PROBLEM TO SOLVE:
Copy out every one of the entries below word for word, leaving nothing out and changing nothing.
○ ○ ○ ○
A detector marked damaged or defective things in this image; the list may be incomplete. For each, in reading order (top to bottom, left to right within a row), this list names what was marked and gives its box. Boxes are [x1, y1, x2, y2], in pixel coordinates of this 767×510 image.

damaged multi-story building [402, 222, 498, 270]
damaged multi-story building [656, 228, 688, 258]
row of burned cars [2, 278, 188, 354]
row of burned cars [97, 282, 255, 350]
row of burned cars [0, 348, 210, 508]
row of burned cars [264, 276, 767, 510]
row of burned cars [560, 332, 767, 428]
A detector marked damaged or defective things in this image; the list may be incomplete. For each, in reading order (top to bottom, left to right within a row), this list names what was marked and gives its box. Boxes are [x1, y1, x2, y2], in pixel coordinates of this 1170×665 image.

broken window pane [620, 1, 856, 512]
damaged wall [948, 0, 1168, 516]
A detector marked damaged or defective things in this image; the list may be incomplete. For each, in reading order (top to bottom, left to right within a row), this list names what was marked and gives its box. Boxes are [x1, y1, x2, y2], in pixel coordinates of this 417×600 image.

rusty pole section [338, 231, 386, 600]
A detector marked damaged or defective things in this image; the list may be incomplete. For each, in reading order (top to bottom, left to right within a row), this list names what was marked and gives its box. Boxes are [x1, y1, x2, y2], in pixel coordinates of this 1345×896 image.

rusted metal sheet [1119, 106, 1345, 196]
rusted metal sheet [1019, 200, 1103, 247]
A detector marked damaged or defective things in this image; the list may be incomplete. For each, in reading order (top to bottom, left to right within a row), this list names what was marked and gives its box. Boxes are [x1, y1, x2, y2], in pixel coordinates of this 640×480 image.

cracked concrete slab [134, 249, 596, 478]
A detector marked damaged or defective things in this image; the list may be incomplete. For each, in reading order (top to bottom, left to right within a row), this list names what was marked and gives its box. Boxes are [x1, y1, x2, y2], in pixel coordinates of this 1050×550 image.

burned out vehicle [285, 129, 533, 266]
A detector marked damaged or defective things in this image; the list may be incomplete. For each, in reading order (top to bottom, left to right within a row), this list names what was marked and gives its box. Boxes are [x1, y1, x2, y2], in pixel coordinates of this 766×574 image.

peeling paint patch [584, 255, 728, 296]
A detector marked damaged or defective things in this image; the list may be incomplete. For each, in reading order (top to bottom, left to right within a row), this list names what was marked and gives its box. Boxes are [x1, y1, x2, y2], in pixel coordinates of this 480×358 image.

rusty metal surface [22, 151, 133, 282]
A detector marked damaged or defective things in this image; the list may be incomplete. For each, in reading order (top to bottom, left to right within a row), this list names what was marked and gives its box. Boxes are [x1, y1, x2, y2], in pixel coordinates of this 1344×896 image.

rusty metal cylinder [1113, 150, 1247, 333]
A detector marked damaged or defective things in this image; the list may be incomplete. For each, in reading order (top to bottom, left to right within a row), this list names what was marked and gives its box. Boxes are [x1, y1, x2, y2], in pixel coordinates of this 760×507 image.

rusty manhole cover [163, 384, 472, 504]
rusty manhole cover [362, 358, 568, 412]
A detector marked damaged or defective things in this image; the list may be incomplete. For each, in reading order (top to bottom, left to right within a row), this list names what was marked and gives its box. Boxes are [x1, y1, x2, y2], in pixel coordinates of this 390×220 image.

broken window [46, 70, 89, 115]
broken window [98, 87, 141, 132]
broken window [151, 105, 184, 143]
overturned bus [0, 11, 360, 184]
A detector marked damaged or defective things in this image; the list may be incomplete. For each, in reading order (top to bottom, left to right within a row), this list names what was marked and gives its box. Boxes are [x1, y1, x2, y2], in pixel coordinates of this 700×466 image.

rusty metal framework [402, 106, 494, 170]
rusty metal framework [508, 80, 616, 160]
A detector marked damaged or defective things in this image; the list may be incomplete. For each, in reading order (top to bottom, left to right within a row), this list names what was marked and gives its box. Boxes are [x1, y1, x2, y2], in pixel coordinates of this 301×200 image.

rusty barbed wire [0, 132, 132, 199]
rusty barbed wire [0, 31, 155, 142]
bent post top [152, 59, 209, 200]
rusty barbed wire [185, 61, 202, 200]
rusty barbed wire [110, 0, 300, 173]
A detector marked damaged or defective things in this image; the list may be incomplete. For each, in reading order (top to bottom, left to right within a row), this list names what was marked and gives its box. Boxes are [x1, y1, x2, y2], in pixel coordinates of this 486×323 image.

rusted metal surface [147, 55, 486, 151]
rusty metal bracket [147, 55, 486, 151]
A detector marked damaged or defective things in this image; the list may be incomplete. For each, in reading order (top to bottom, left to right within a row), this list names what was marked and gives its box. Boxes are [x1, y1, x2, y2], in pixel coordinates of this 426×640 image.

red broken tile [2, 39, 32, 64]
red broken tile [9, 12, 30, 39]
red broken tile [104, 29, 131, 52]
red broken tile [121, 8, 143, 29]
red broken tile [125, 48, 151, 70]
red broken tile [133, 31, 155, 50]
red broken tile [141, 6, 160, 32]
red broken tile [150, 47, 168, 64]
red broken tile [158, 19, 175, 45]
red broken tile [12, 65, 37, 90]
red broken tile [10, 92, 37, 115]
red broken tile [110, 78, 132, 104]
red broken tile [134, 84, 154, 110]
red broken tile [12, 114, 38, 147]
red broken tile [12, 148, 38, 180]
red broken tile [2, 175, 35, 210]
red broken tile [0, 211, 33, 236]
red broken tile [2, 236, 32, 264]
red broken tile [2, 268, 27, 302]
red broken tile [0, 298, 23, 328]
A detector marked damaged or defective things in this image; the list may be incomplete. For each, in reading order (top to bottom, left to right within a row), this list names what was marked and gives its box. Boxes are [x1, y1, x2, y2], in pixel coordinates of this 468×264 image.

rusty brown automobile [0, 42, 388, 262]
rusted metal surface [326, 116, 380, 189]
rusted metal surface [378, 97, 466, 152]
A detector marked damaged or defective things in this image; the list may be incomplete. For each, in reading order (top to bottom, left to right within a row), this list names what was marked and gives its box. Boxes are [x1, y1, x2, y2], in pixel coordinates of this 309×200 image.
○ ○ ○ ○
ANSWER:
A detector marked damaged or defective things in this image; the list may be incomplete. For each, in reading order (top to bottom, left to right within a row), this list names what was marked and gives its box. Boxes are [x1, y1, x2, y2], in pixel coordinates of this 767×510 image.

damaged multi-story building [402, 222, 498, 270]
damaged multi-story building [656, 228, 688, 258]
row of burned cars [2, 278, 188, 354]
row of burned cars [97, 282, 255, 350]
row of burned cars [0, 348, 210, 508]
row of burned cars [264, 276, 767, 510]
row of burned cars [560, 332, 767, 428]
A detector marked damaged or defective things in this image; the list may be incomplete. For each, in reading order (top to bottom, left to right within a row), this list names what was marked and gives its box. Boxes are [x1, y1, x2, y2], in pixel coordinates of this 1170×665 image.

broken window pane [620, 1, 856, 512]
damaged wall [948, 0, 1168, 516]
A detector marked damaged or defective things in this image; the list may be incomplete. For each, in reading order (top to bottom, left to right within a row), this list names what was marked and gives its box. Boxes are [x1, y1, x2, y2], in pixel coordinates of this 417×600 image.

rusty pole section [338, 231, 386, 600]
A detector marked damaged or defective things in this image; the list may be incomplete. For each, in reading order (top to bottom, left to right within a row), this list names what was marked and gives its box. Boxes are [x1, y1, x2, y2], in pixel coordinates of this 1345×896 image.

rusted metal sheet [1119, 106, 1345, 196]
rusted metal sheet [1019, 200, 1103, 247]
A detector marked damaged or defective things in this image; the list may be incomplete. For each, in reading order (top to bottom, left to right within a row), this list names what was marked and gives its box. Boxes are [x1, y1, x2, y2], in pixel coordinates of this 640×480 image.

cracked concrete slab [134, 249, 596, 478]
A detector marked damaged or defective things in this image; the list may be incomplete. For each, in reading order (top to bottom, left to right within a row), this list names what was marked and gives its box. Boxes are [x1, y1, x2, y2], in pixel coordinates of this 1050×550 image.

burned out vehicle [285, 129, 533, 266]
A detector marked damaged or defective things in this image; the list may be incomplete. For each, in reading order (top to bottom, left to right within a row), this list names what was marked and gives its box. Boxes are [x1, y1, x2, y2], in pixel coordinates of this 766×574 image.

peeling paint patch [584, 255, 728, 296]
A detector marked damaged or defective things in this image; the list may be incomplete. For each, in reading order (top to bottom, left to right within a row), this list names what was marked and gives its box. Boxes are [x1, y1, x2, y2], in pixel coordinates of this 480×358 image.

rusty metal surface [22, 151, 133, 282]
A detector marked damaged or defective things in this image; the list may be incomplete. For each, in reading order (top to bottom, left to right within a row), this list names what was marked and gives its box. Boxes are [x1, y1, x2, y2], in pixel coordinates of this 1344×896 image.

rusty metal cylinder [1113, 150, 1247, 333]
A detector marked damaged or defective things in this image; the list may be incomplete. For each, in reading order (top to bottom, left to right within a row), this list names what was marked and gives its box. Boxes are [x1, y1, x2, y2], in pixel coordinates of this 760×507 image.

rusty manhole cover [163, 384, 472, 504]
rusty manhole cover [362, 358, 568, 412]
A detector marked damaged or defective things in this image; the list may be incomplete. For each, in reading order (top to bottom, left to right within a row), this list names what was marked and gives its box. Boxes are [x1, y1, x2, y2], in pixel coordinates of this 390×220 image.

broken window [46, 70, 89, 115]
broken window [98, 87, 141, 132]
broken window [151, 105, 184, 143]
overturned bus [0, 11, 360, 184]
A detector marked damaged or defective things in this image; the list may be incomplete. For each, in reading order (top to bottom, left to right within a row), this list names what was marked and gives its box. Boxes are [x1, y1, x2, y2], in pixel coordinates of this 700×466 image.

rusty metal framework [402, 106, 494, 170]
rusty metal framework [508, 80, 616, 160]
A detector marked damaged or defective things in this image; the list may be incomplete. For each, in reading order (top to bottom, left to right within a row), this list names what was marked and gives its box. Boxes are [x1, y1, x2, y2], in pixel coordinates of this 301×200 image.

rusty barbed wire [0, 132, 132, 199]
rusty barbed wire [0, 31, 155, 142]
bent post top [152, 59, 209, 200]
rusty barbed wire [185, 61, 202, 200]
rusty barbed wire [110, 0, 300, 173]
A detector marked damaged or defective things in this image; the list may be incomplete. For each, in reading order (top to bottom, left to right within a row), this list names what was marked and gives its box. Boxes are [x1, y1, x2, y2], in pixel coordinates of this 486×323 image.

rusted metal surface [147, 55, 486, 151]
rusty metal bracket [147, 55, 486, 151]
A detector marked damaged or defective things in this image; the list may be incomplete. For each, in reading order (top to bottom, left to right within a row), this list names what was marked and gives its box. Boxes are [x1, y1, x2, y2], in pixel coordinates of this 426×640 image.

red broken tile [2, 39, 32, 64]
red broken tile [9, 12, 30, 39]
red broken tile [104, 29, 131, 52]
red broken tile [121, 8, 143, 29]
red broken tile [125, 48, 151, 70]
red broken tile [133, 31, 155, 50]
red broken tile [141, 6, 160, 32]
red broken tile [150, 47, 168, 64]
red broken tile [158, 19, 175, 45]
red broken tile [12, 65, 37, 90]
red broken tile [10, 92, 37, 115]
red broken tile [110, 78, 132, 104]
red broken tile [134, 84, 154, 110]
red broken tile [12, 114, 38, 147]
red broken tile [12, 148, 38, 180]
red broken tile [2, 175, 35, 210]
red broken tile [0, 211, 33, 236]
red broken tile [2, 236, 32, 264]
red broken tile [2, 268, 27, 302]
red broken tile [0, 298, 23, 328]
A detector marked damaged or defective things in this image; the list may be incomplete. For each, in reading order (top to bottom, left to right within a row), this list names what was marked and gives its box. Boxes are [x1, y1, x2, y2], in pixel coordinates of this 468×264 image.

rusty brown automobile [0, 42, 388, 262]
rusted metal surface [326, 116, 380, 189]
rusted metal surface [378, 97, 466, 152]
A detector marked damaged or defective things in this image; the list may be incomplete. For each, in reading order (top to bottom, left to right within a row), this list names what was marked and gives its box. Boxes are [x1, y1, x2, y2], in pixel coordinates of this 309×200 image.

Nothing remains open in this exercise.